Additional comments from Whitney: Since my first posting to Guilherme’s proposal, I have unwaveringly maintained sharp focus on objectivity, and interpretation of factual points, with a much lesser emphasis on probabilities and a minimum of verbiage on speculative material: I consistently strove to identify tangential material as such.  As I mentioned a couple of times, I am not interested in the slightest in maintaining a name I or anyone else authored if it is shown, beyond a reasonable doubt, to have been applied erroneously.  Deus me livre, de jeito nenhum!  Some who have participated in Proposal 559 have obviously assumed that I am biased, that I have a personal interest in having a name I co-authored upheld.  Such assumption is exactly wrong, and truly comes from within your own heads -- if you think not, please provide citations or at least some well-developed reasoning based on my wording in Proposal 559, for example.  To the point, after just now reading through the votes that have come in recently, then looking back at what I posted at the beginning, I would not change a word of it.  I outlined the case about as plainly and simply as could be (which Kevin summarized fairly completely), given that we are dealing with a very old, presently damaged holotype.   The only point I would add to it is that it is important that Hellmayr, Sick, and others examined the holotype and noted no barring on the flanks or damage to the specimen; in their examinations, these features were contraindicated.  Oddly, however, it seems that about half of the voters have opted for something like “ultimately, it’s most stable to stick with the old nomenclature, given that we can’t get it figured out without DNA analysis”.  Some voters said they couldn’t make up their minds which set of arguments was most accurate or factual, yet they failed to identify perceived inconsistencies or sticking points; strange voting indeed, unless one abstains.

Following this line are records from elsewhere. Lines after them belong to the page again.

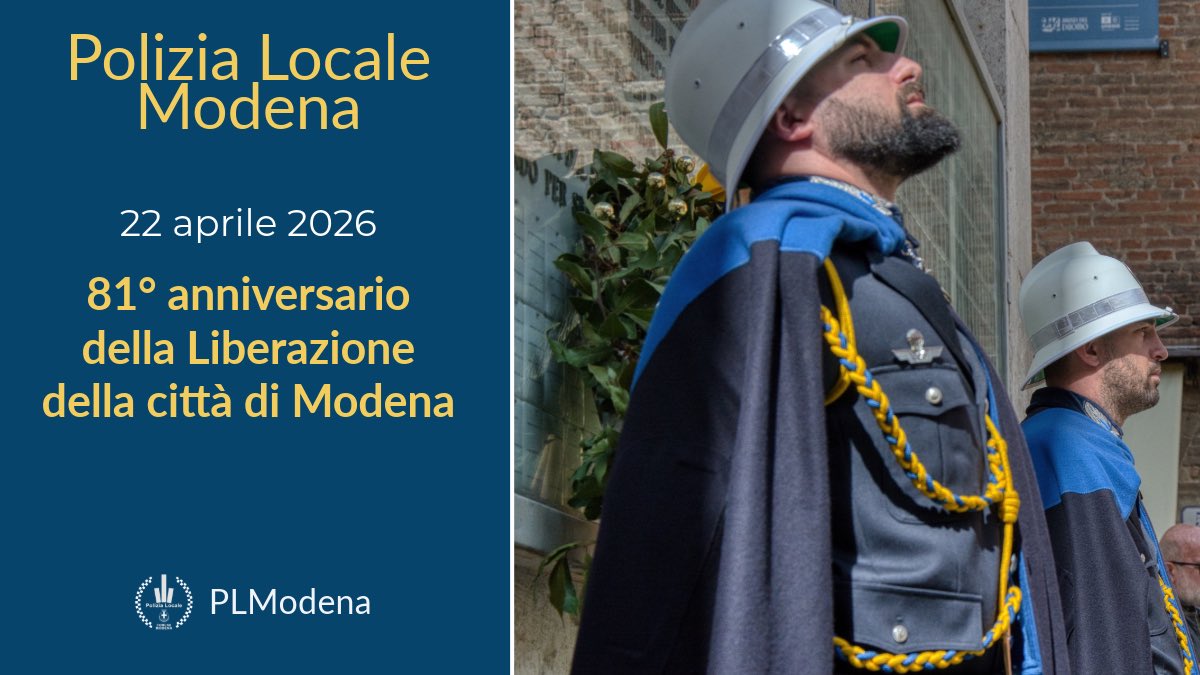 Polizia Locale Modena tweet media
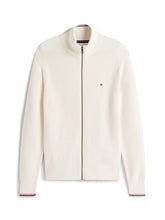 Carica l'immagine nel visualizzatore di Gallery, Maglia Zip Tommy Hilfiger - Mw41517 Z00 Avorio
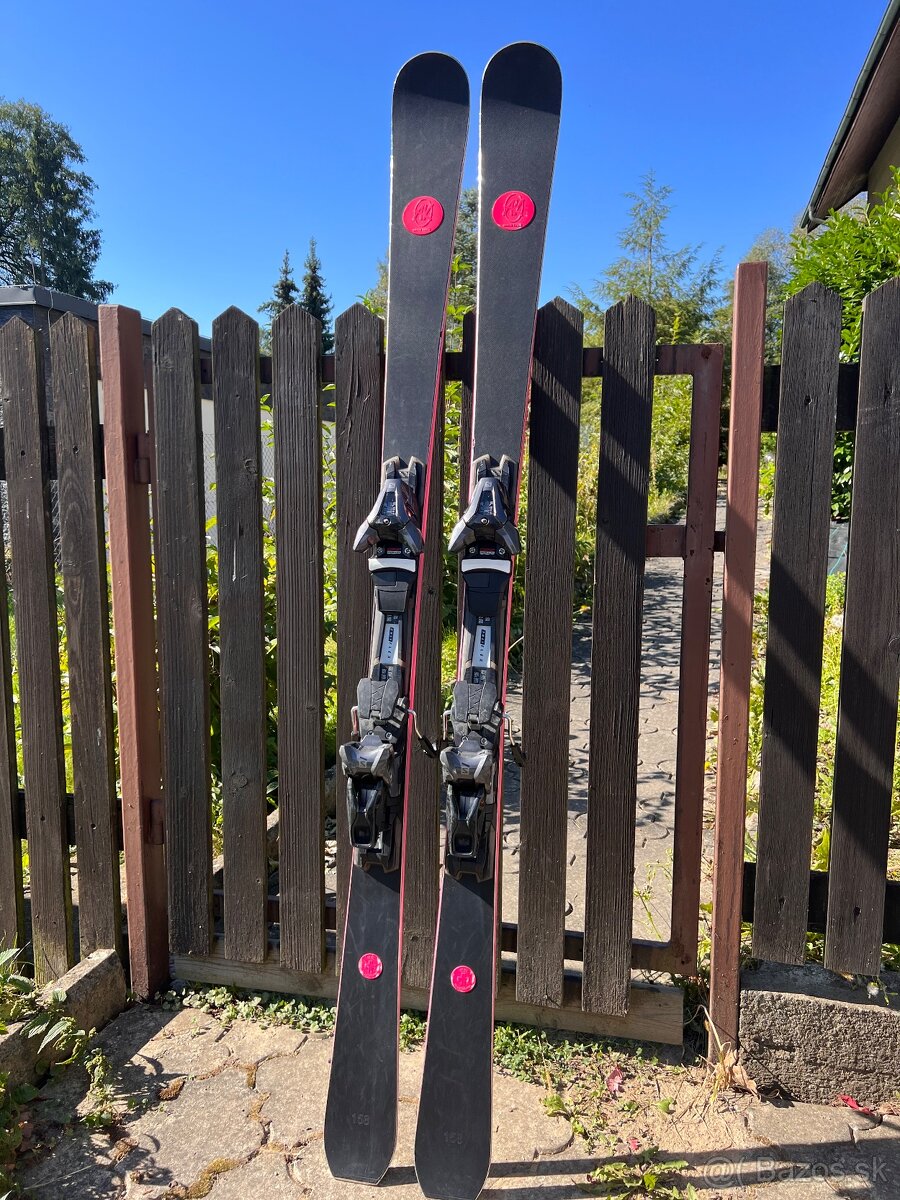 Dámske lyže AK SKI - PINK - 158cm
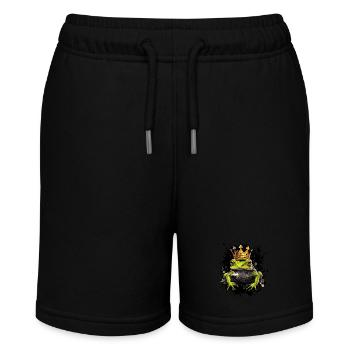Couronne de grenouille - Short bio MINI BOLTER Stanley/Stella Ado - noir - Devant
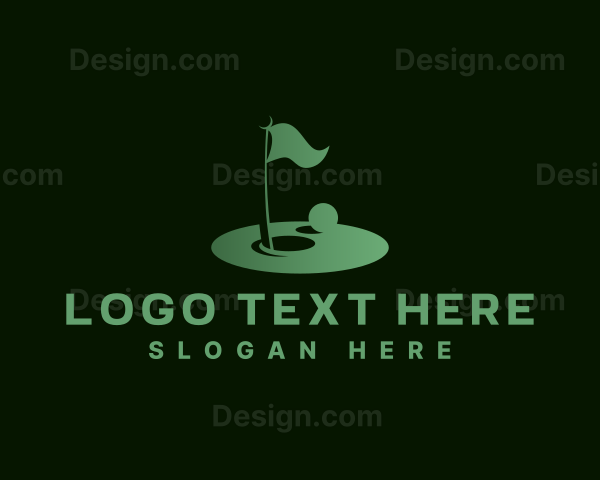 Outdoor Golf Course Logo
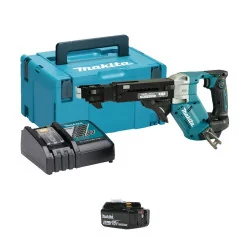 Atornillador Autoalimentado Inal. 18V Lxt 25-55Mm  Bl/Xpt/Batería Bl1850 (5Ah) X2 + Cargador + Makpac Dfr551Rtj Makita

“I continue to strongly encourage amplification of holotype DNA as highly desirable in this case — but it is not, objectively, necessary — that is, unless Menetries’s description and the accompanying color illustration (among other, lesser bits of information) are discarded.   Fortunately, no one has suggested that (because there is absolutely no reason to do so), and I will underscore here that we definitely do not want to discard the holotype; to the contrary, it must be carefully maintained.  I hope that there is overwhelming agreement on this important point, which none of the voters and few participants in the discussion has addressed (beyond desire to have tissue analyzed).  Following up on this point, even should analysis of tissue fail to provide definitive placement of the holotype in a phylogenetic tree of congeners from eastern Brazil, it must be carefully maintained because it one day (soon) will be possible to obtain that definitive answer.  Then, should the independent analysis of holotype tissue (the removal of which from the specimen by known, independent researchers should be duly videotaped) show that petrophilus is a junior synonym of “notorius”, that would be fine with me — truly, and I would bow to the gene trees despite my grave doubt based on currently available evidence.   As I’ve said multiple times, I have deep respect for everyone involved in the back-and-forth, and emotions expressed by others have not swayed my own, consistent, argumentations.  I learned a lot in the process, and trust that friendships and professional relationships have not suffered at all along the way.  There is certainly no ground for that.”